Experimental program
Comparison scheme
Effect test

Embodiment 1

[0032] This example is a specific process for preparing mutant strains with overexpression of gene ansa9. Specifically include the following steps:

[0033] Step 1), construct plasmid pLQ593: use plasmid pIB139 as DNA template, use primer ermE-F / R to amplify the erythromycin resistance gene promoter fragment (216 bp) by PCR, and introduce XbaI / BglII restriction site; using Actinomyces precious ATCC 31280 genomic DNA as a template, two sets of primers ansa9-L-F / R and ansa9-R-F / R were used to amplify by PCR to obtain the two sites upstream and downstream of the ansa9 start codon. The segment sequence is used as the homology arm inserted into the promoter, in which, the 5' end and 3' end of the left arm (1445 bp) are respectively introduced into SacI and BglII restriction sites, and the 5' end and 3' end of the right arm (1499 bp) are respectively introduced BglII / XbaI and HindIII restriction sites were introduced, and the correctness of the sequence was confirmed by gene seque...

Embodiment 2

[0050] This example is a fermentation process for biosynthesizing ansamectin by a mutant strain overexpressing the gene ansa9. The specific steps are as follows: spread the overexpressed strain on solid YMG medium for activation, culture it at 30°C for 2 days, pick a small amount of mycelia and inoculate it into the primary seed medium, culture it at 30°C, 220r / min for 24h, and press 4% The inoculum was transferred to the secondary seed medium, and after 24 hours of cultivation at 30°C / 220r / min, 10% of the inoculum was transferred to the fermentation medium. After 7 days, the fermentation broth was collected for extraction and compound detection.

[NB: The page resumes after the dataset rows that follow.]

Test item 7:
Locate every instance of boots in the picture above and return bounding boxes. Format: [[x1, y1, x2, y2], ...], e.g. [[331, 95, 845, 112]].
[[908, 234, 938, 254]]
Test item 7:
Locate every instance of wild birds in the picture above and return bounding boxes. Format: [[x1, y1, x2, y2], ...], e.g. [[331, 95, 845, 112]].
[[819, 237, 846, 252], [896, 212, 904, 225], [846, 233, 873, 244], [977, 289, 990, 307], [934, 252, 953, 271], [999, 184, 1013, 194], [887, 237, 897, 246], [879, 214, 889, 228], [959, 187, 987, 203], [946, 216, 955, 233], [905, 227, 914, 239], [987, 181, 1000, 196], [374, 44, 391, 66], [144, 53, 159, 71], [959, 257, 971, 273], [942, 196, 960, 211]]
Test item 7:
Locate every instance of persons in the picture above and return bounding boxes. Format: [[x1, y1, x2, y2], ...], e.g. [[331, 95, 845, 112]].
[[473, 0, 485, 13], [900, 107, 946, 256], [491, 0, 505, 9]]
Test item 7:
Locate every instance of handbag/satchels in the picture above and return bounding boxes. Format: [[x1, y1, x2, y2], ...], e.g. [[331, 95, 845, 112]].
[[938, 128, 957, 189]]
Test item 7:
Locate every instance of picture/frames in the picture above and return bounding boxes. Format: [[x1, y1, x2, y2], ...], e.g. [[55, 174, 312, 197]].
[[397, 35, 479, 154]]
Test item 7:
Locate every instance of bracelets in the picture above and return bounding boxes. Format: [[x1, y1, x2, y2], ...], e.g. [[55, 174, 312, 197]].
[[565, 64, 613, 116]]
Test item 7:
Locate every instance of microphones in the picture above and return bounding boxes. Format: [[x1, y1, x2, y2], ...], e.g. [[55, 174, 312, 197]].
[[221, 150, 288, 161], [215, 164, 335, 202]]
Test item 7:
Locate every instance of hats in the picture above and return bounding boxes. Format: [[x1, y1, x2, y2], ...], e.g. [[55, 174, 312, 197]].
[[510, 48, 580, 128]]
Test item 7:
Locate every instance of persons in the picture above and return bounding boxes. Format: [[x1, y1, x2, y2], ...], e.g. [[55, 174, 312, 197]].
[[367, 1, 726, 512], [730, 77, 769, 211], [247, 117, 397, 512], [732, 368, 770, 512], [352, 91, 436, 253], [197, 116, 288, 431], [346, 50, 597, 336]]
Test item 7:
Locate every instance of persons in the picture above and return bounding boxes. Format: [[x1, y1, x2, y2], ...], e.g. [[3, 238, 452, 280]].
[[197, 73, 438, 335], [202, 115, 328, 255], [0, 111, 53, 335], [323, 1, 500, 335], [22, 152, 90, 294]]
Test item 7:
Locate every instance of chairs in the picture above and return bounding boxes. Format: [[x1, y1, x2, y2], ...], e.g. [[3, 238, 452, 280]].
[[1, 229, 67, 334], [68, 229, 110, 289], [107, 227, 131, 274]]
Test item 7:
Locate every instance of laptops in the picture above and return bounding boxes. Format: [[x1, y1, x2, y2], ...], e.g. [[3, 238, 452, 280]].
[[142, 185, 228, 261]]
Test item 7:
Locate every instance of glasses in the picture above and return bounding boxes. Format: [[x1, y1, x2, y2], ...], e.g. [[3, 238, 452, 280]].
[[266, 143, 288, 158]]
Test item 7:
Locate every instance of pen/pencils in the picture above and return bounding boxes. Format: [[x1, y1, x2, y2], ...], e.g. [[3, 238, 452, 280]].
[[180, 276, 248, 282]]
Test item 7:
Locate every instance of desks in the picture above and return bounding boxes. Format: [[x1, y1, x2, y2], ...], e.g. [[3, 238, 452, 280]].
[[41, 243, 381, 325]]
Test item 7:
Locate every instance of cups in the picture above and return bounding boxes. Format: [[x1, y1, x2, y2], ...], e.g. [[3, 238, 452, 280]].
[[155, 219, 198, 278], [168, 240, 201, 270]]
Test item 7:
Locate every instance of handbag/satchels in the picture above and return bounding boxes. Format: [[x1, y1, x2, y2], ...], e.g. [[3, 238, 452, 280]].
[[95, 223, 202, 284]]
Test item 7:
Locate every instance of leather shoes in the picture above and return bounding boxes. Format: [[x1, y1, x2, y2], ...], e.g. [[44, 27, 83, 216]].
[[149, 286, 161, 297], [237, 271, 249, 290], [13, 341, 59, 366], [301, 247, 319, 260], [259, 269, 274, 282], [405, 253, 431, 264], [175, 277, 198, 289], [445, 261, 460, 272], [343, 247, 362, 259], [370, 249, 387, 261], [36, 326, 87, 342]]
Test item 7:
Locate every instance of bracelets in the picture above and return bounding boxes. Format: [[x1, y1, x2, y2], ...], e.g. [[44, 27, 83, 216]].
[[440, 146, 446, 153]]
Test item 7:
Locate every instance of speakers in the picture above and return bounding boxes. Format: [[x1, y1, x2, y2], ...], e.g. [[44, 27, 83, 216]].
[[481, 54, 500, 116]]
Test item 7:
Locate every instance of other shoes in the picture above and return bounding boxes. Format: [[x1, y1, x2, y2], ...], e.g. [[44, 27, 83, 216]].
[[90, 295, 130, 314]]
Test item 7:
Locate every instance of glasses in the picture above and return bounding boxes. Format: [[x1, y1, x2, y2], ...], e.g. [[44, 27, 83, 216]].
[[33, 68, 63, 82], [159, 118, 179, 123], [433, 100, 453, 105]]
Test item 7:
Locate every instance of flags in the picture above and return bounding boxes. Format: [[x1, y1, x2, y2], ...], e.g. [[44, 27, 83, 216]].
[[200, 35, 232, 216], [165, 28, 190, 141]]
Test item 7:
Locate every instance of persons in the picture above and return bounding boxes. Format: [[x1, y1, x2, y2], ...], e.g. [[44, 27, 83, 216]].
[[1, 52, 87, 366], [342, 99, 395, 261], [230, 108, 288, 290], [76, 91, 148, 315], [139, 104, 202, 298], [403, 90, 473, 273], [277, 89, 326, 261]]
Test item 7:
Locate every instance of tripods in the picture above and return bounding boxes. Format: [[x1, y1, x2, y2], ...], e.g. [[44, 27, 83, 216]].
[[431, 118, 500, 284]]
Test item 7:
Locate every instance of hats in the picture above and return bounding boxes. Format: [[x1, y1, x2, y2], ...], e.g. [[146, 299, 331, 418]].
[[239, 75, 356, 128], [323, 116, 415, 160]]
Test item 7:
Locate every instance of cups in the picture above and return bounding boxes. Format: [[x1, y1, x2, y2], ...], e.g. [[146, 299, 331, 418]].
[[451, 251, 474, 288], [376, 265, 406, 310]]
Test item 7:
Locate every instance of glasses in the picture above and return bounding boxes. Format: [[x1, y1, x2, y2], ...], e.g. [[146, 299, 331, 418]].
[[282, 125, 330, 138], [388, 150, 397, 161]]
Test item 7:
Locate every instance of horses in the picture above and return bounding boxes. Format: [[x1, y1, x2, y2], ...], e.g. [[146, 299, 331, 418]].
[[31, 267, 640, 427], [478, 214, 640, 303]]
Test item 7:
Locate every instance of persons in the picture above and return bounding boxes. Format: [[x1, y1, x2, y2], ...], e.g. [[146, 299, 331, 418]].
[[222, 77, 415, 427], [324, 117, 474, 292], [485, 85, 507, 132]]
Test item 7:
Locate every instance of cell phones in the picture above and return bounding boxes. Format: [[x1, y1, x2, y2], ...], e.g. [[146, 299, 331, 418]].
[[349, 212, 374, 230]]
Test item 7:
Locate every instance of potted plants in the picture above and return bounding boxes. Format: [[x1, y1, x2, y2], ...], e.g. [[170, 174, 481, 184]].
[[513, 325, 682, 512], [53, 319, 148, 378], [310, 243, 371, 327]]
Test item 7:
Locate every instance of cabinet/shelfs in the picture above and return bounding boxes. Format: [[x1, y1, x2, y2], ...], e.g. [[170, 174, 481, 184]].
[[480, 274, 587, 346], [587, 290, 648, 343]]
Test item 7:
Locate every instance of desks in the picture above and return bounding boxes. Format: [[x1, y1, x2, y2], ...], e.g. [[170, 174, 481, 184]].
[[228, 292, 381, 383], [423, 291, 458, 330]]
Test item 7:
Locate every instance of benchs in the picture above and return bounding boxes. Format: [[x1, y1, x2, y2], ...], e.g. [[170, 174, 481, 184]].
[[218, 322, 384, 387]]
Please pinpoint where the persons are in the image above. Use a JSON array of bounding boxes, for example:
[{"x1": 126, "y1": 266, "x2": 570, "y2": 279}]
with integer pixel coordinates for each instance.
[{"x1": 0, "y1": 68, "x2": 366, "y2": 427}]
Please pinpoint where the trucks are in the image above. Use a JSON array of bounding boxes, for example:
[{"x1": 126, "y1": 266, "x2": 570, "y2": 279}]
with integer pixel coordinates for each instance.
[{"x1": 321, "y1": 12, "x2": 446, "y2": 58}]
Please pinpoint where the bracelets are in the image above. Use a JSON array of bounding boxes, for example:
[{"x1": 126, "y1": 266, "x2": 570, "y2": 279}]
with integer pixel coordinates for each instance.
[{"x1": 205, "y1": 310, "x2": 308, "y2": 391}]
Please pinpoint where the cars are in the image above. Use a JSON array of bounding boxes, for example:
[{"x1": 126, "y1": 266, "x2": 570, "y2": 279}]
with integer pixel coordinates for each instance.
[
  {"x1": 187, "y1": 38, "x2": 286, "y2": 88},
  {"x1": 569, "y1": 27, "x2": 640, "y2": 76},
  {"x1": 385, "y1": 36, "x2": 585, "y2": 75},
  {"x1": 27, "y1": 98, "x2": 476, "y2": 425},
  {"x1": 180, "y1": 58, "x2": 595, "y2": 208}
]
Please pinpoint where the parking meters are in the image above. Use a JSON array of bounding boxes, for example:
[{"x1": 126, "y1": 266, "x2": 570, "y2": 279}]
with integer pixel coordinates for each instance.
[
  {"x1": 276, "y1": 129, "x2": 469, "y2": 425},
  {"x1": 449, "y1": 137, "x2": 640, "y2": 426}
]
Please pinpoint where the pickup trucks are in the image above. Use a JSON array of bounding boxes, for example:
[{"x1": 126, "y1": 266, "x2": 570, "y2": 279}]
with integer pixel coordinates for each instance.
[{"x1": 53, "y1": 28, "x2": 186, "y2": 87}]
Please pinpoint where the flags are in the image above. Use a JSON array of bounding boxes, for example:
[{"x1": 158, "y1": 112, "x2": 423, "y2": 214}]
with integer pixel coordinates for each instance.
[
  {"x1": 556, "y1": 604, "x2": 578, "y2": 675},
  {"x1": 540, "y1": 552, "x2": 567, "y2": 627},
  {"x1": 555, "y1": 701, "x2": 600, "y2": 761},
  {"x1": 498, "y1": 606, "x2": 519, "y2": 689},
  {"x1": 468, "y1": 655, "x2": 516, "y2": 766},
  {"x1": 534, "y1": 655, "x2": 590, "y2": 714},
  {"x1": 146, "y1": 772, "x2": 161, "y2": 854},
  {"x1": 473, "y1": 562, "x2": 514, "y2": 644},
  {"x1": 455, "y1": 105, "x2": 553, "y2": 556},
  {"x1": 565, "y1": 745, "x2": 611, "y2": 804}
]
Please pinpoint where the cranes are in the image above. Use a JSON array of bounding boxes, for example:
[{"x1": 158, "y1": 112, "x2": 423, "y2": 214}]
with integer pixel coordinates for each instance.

[0051] Table 1 Composition of seed medium and fermentation medium

[0052]

Embodiment 3

[0054] This example is a method for measuring the transcription level of the doubled gene in the gene doubled strain by fluorescent quantitative PCR. Samples for RNA extraction are generally stored in Redzol solution. The RNA extraction process requires low temperature, and the centrifugation process is carried out at 4°C and 12000r / min unless otherwise specified.

[0055] The specific steps are: take 500 mL of the crushed sample, add 100 mL of chloroform, vortex and mix well, centrifuge for 15 minutes, draw the supernatant, add 100 mL of absolute ethanol and mix well, then suck the sample into the spin column (Beijing Saibaisheng Gene Technology Co., Ltd. ), let stand for 2 min, centrifuge for 1 min, discard the liquid, rinse twice with washing buffer (Washing Buffer, Beijing Saibaisheng Gene Technology Co., Ltd.), discard the liquid, put the spin column in the collection tube and continue centrifuging for 2 min. Replace with a new collection tube, add 60 mL of DEPC-treated ...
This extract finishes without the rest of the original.